◆ STATED PROBLEM ◆
Update the data from the line containing "What is the overall" through the end of the data, replacing "white wall" with "pale wall" and leaving everything else unchanged. Leave the pictures out of your answer.

-- begin STORED ROWS --

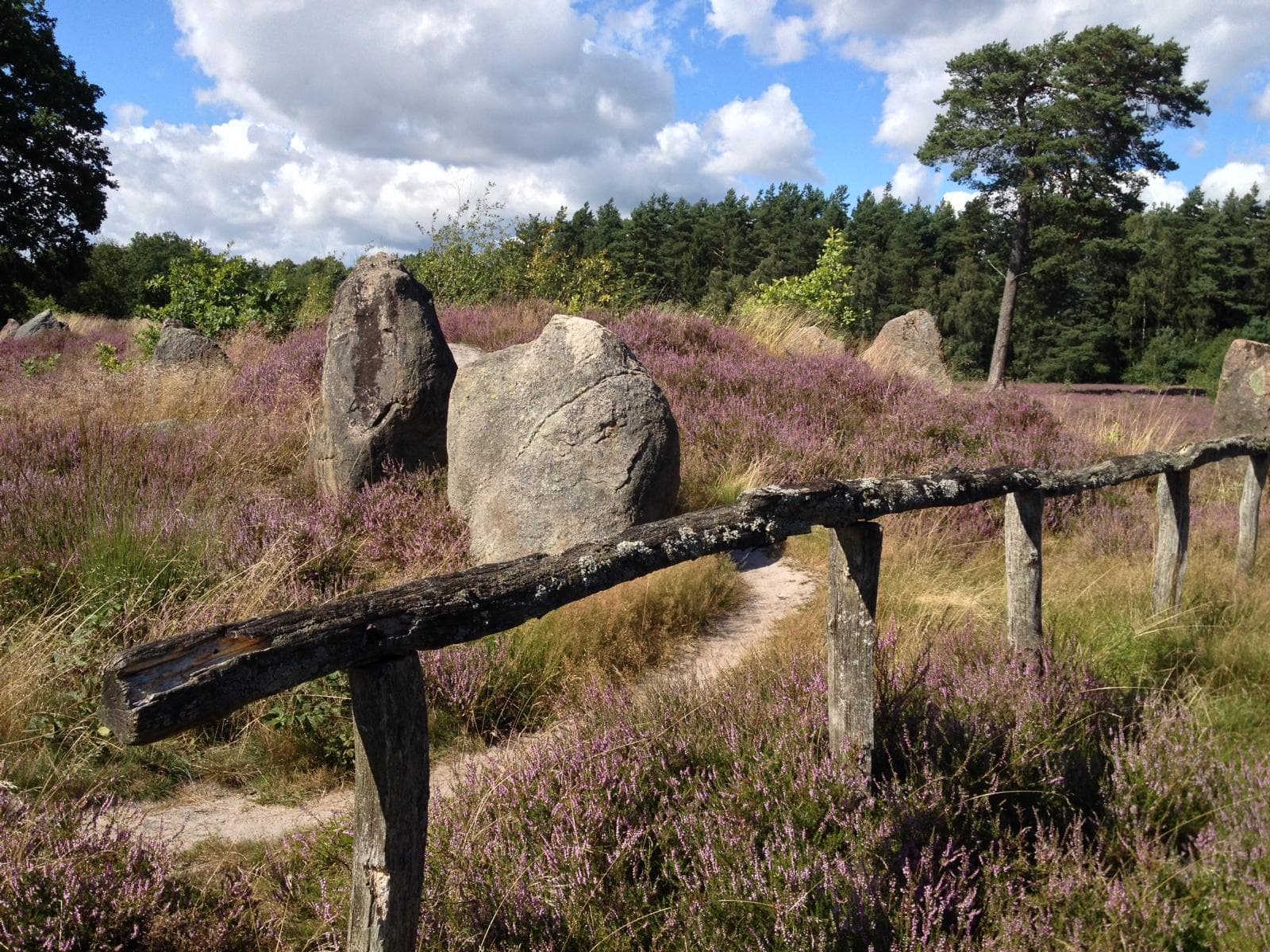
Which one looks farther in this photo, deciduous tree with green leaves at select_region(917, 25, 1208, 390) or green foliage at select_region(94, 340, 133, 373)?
deciduous tree with green leaves at select_region(917, 25, 1208, 390)

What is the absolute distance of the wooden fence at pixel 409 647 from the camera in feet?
4.50

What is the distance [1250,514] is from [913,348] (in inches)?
406

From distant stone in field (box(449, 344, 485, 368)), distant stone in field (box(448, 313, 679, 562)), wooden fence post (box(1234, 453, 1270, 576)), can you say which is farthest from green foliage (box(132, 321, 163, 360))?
wooden fence post (box(1234, 453, 1270, 576))

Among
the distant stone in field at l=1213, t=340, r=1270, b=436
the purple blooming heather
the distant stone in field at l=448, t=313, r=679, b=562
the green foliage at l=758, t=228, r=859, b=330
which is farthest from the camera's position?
the green foliage at l=758, t=228, r=859, b=330

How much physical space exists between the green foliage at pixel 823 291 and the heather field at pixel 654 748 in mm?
12575

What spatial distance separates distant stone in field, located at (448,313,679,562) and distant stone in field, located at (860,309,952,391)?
9121 mm

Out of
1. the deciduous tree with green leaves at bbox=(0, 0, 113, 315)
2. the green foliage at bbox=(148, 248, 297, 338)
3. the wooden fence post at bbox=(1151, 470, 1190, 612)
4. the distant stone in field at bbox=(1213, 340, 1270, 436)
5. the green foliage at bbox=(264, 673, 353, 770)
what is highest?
the deciduous tree with green leaves at bbox=(0, 0, 113, 315)

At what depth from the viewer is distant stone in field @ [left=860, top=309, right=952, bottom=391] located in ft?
49.8

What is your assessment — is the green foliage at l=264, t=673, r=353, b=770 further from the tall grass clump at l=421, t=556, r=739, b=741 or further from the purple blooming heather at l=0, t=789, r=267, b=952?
A: the purple blooming heather at l=0, t=789, r=267, b=952

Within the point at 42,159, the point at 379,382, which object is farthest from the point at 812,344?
the point at 42,159

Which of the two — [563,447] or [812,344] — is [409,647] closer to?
[563,447]

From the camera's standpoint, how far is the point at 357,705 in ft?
5.61

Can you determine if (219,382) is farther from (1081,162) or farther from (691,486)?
(1081,162)

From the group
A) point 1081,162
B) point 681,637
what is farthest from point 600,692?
point 1081,162
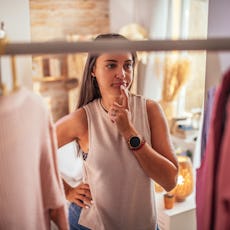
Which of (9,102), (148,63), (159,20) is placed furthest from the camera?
(159,20)

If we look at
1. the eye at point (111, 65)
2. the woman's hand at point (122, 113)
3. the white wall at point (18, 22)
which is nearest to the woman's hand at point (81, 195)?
the woman's hand at point (122, 113)

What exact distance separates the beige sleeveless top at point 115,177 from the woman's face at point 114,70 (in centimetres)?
6

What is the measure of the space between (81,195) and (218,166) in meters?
0.51

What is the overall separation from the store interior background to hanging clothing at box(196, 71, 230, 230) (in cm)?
37

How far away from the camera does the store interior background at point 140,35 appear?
1.32m

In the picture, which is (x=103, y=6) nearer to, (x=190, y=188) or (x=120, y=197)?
(x=190, y=188)

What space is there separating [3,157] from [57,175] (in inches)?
5.0

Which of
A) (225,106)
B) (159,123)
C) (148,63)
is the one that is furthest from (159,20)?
(225,106)

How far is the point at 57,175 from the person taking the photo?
74cm

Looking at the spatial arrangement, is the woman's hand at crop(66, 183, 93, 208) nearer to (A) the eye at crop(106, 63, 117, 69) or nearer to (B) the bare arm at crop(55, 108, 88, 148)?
(B) the bare arm at crop(55, 108, 88, 148)

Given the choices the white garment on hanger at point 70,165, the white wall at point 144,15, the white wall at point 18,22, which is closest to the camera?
the white garment on hanger at point 70,165

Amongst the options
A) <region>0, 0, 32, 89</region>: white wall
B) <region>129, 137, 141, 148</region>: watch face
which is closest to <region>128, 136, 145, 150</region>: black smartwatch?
<region>129, 137, 141, 148</region>: watch face

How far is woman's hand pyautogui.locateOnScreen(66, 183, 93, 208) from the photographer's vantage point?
3.40 ft

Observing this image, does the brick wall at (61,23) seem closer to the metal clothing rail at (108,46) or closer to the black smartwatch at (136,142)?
the black smartwatch at (136,142)
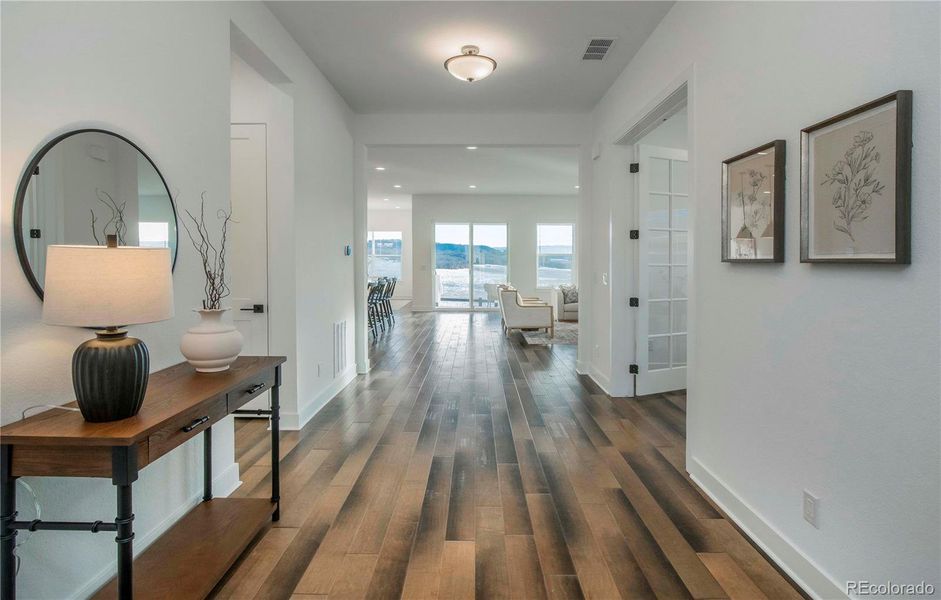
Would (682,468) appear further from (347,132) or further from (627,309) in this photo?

-- end STORED ROWS --

◆ ANSWER FOR THIS EXERCISE ◆
What is the overall separation from the store interior background to hanging clothing at box(196, 71, 230, 230) (in cm)?
37

How far away from the camera does the store interior background at point 140,35 appear?
1.32m

In the picture, which is (x=103, y=6) nearer to, (x=190, y=188) or (x=120, y=197)?
(x=190, y=188)

What space is there separating [3,157] from [57,175] (in inches)?
5.0

Which of
A) (225,106)
B) (159,123)
C) (148,63)
is the one that is furthest from (159,20)?
(225,106)

How far is the point at 57,175 from the person taking the photo?
74cm

Looking at the spatial arrangement, is the woman's hand at crop(66, 183, 93, 208) nearer to (A) the eye at crop(106, 63, 117, 69) or nearer to (B) the bare arm at crop(55, 108, 88, 148)?
(B) the bare arm at crop(55, 108, 88, 148)

Given the choices the white garment on hanger at point 70,165, the pale wall at point 144,15, the pale wall at point 18,22, which is closest to the camera?
the white garment on hanger at point 70,165

Amongst the options
A) <region>0, 0, 32, 89</region>: pale wall
B) <region>129, 137, 141, 148</region>: watch face
which is closest to <region>128, 136, 145, 150</region>: black smartwatch?
<region>129, 137, 141, 148</region>: watch face

How far is woman's hand pyautogui.locateOnScreen(66, 183, 93, 208) from the photographer's vantage point?
3.40 ft

Observing this image, does the brick wall at (61,23) seem closer to the metal clothing rail at (108,46) or closer to the black smartwatch at (136,142)?
the black smartwatch at (136,142)
Would (682,468) appear further from (347,132) or further from (627,309) in this photo?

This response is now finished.